Tritium produced in the breeding blanket by neutrons interacting with lithium nuclei can enter the metal structures, and can be lost by permeation to the environment. Tritium in metallic components should therefore be kept under close control throughout the fusion reactor lifetime, bearing in mind the risk of accidents and the need for maintenance.
In this study the problem of tritium transport in HCPB DEMO blanket from the generation inside the solid breeder to the release into the environment has been studied and analyzed by means of the computational code FUS-TPC (Fusion Devoted-Tritium Permeation Code). The code has been originally developed to study the tritium transport in HCLL blanket and it is a new fusion-devoted version of the fast-fission one called Sodium-Cooled Fast Reactor Tritium Permeation Code (SFR-TPC). The main features of the model inside the code are described.

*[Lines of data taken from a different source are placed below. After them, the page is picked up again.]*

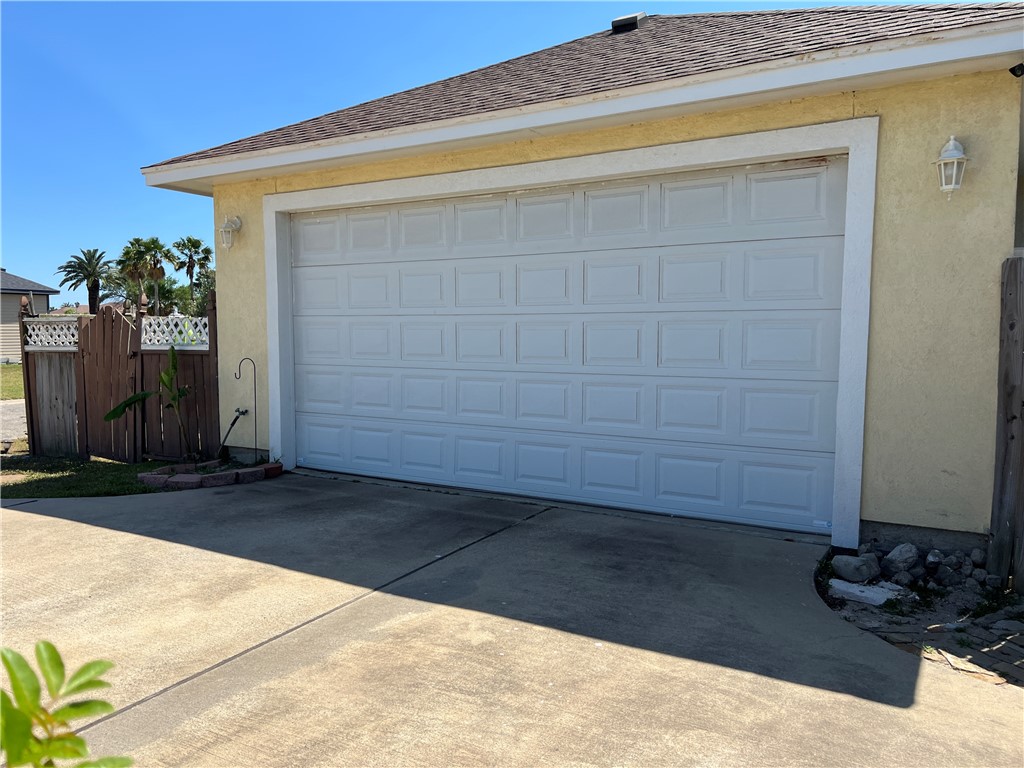 13838 Sea Horse Ave Property Photo 28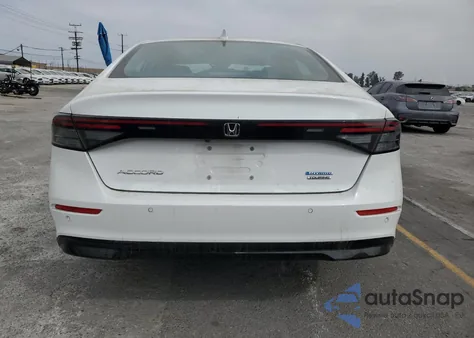 2024 Honda Accord Touring Hybrid z USA, uszkodzony, nr VIN 1HGCY2F83RA027605
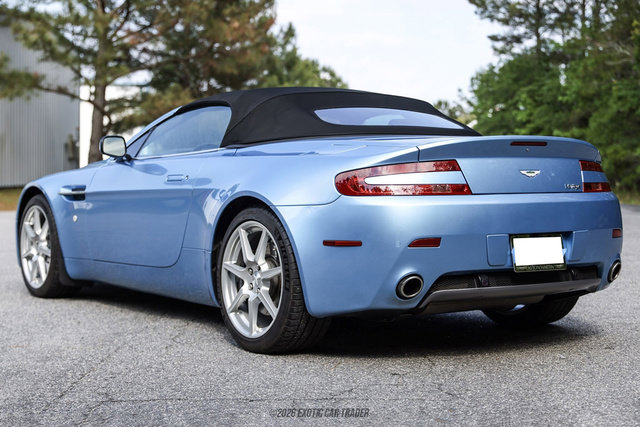 Used 2007 Aston Martin V8 Vantage Roadster RWD image 19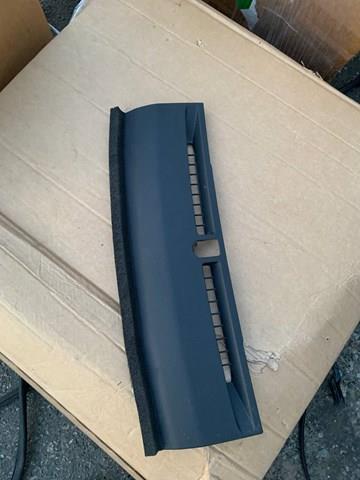  Land Rover LR094598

The code has the main goal to estimate the total tritium losses into the environment and the tritium inventories inside the breeder, inside the multiplier, inside the purge gas and the main coolant loops and inside the structural materials.
Different simulations of the code were performed by adopting the configuration of the European HCPB blanket for DEMO.
Total tritium losses from a generic fusion power plant, is often considered a key parameter to evaluate the tritium containment capabilities (added to tritium inventories) of a certain nuclear plant. Without any tritium control techniques, permeation can be quite significant, thus some tritium transport mitigation devices are required. The code is able to model and compute different tritium fluxes exchanged in the overall tritium system. A sensitivity study for the tritium losses and inventories is performed in this work.